A Collective Visioning of Militant Research
This one-day participation event brings together teams of activists, artists and academics from Los Angeles, Madrid and New York. The goal is to set a collective agenda for militant research practice in the year ahead. At this event we will all be there to learn from each other and to share ideas and insights. There is no “audience.”
Militant research is carried out with social movements to think about social change. It questions the nature, practice, formats and outcomes of research. We intend to merge ongoing and new projects into a collaborative mutual aid project.
The global financial “crisis” is already five years old, perhaps permanent. In its name, we are told, all other issues must disappear. How can we visualize the crisis of the 99%, from personal debt to the climate, and recovery from disasters like Fukushima and Sandy? What still remains out of sight, concealed or overlooked?
Four sessions will set these questions into specific contexts. The day will be facilitated by Suzanne Collado, Christina Daniel and Marisa Holmes.
9.30 AM Coffee
10 – 10.30 AM A Report-back from Observatorio Metropolitano, a militant research organization from Madrid, who have been investigating the spectacular growth and subsequent crash of their city since 2006.
------------------------------------------------------------------------
* TASK 1 *
Name all the people the event description says will facilitate the day.
The entries after this have no connection to the event description.
------------------------------------------------------------------------
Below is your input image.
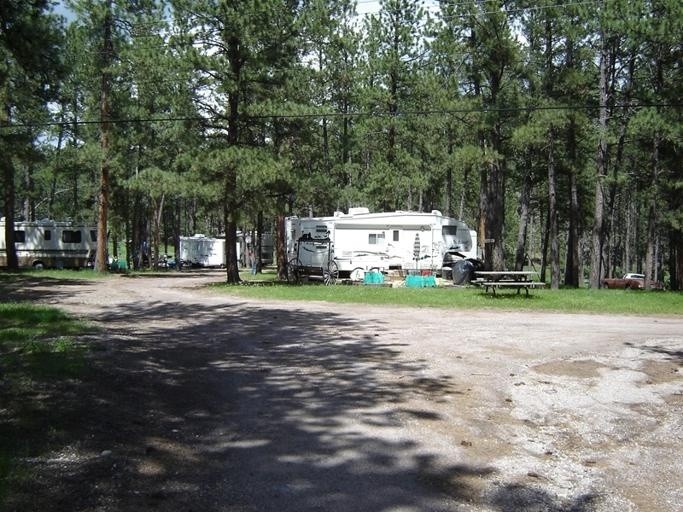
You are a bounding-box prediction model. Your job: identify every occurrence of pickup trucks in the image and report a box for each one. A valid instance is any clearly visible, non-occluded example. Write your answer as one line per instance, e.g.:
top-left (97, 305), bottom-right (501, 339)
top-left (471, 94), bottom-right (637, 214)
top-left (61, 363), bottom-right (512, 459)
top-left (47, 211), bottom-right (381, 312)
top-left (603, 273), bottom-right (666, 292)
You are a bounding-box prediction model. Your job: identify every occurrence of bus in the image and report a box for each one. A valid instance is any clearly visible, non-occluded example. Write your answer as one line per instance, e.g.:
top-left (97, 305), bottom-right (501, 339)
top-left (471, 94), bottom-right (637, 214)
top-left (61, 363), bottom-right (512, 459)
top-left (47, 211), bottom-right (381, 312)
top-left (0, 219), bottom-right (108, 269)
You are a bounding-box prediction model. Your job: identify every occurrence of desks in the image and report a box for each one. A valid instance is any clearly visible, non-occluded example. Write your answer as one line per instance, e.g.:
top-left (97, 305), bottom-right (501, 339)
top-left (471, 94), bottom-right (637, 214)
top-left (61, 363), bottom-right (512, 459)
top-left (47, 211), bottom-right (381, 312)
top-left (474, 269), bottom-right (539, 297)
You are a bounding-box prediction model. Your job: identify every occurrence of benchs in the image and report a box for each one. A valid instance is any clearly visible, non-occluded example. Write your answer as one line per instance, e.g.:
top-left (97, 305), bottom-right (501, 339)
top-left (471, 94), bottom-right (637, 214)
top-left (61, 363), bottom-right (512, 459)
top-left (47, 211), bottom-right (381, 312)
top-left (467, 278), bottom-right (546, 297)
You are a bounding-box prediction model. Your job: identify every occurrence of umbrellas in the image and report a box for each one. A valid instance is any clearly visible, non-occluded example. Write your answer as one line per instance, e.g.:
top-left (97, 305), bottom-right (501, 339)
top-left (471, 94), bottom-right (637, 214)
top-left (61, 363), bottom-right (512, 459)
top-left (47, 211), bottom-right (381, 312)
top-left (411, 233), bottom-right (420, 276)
------------------------------------------------------------------------
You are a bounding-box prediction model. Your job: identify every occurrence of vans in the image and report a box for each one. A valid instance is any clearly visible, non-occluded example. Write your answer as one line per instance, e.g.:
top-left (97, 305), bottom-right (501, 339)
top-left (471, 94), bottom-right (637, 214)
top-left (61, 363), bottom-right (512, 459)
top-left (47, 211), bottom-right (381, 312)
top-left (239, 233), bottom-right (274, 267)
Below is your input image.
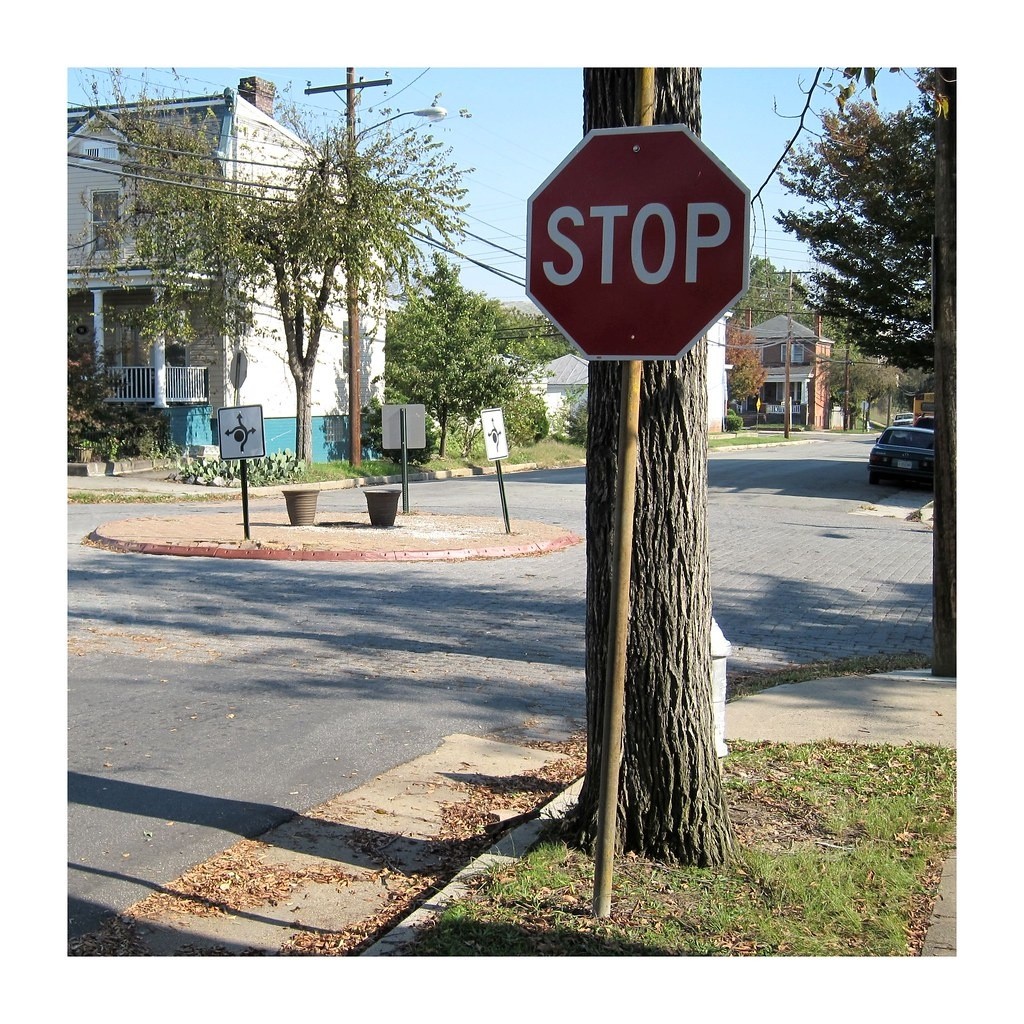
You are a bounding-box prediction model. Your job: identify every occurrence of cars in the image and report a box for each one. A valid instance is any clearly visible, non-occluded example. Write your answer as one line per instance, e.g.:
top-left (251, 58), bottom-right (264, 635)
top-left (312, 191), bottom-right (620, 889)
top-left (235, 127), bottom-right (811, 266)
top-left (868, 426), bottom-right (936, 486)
------------------------------------------------------------------------
* TASK 2 *
In the entries, change "report a box" to "draw a box" in the part that opens with the line containing "occurrence of bus" and closes with the line containing "top-left (467, 278), bottom-right (546, 297)". Return only that part, with nothing else altered.

* EXERCISE ANSWER 1 *
Suzanne Collado, Christina Daniel and Marisa Holmes

* EXERCISE ANSWER 2 *
You are a bounding-box prediction model. Your job: identify every occurrence of bus in the image and draw a box for each one. A valid instance is any clearly visible, non-occluded example. Write your answer as one line per instance, e.g.:
top-left (97, 305), bottom-right (501, 339)
top-left (471, 94), bottom-right (637, 214)
top-left (61, 363), bottom-right (512, 459)
top-left (47, 211), bottom-right (381, 312)
top-left (0, 219), bottom-right (108, 269)
You are a bounding-box prediction model. Your job: identify every occurrence of desks in the image and draw a box for each one. A valid instance is any clearly visible, non-occluded example. Write your answer as one line per instance, e.g.:
top-left (97, 305), bottom-right (501, 339)
top-left (471, 94), bottom-right (637, 214)
top-left (61, 363), bottom-right (512, 459)
top-left (47, 211), bottom-right (381, 312)
top-left (474, 269), bottom-right (539, 297)
You are a bounding-box prediction model. Your job: identify every occurrence of benchs in the image and draw a box for each one. A valid instance is any clearly visible, non-occluded example. Write your answer as one line per instance, e.g.:
top-left (97, 305), bottom-right (501, 339)
top-left (471, 94), bottom-right (637, 214)
top-left (61, 363), bottom-right (512, 459)
top-left (47, 211), bottom-right (381, 312)
top-left (467, 278), bottom-right (546, 297)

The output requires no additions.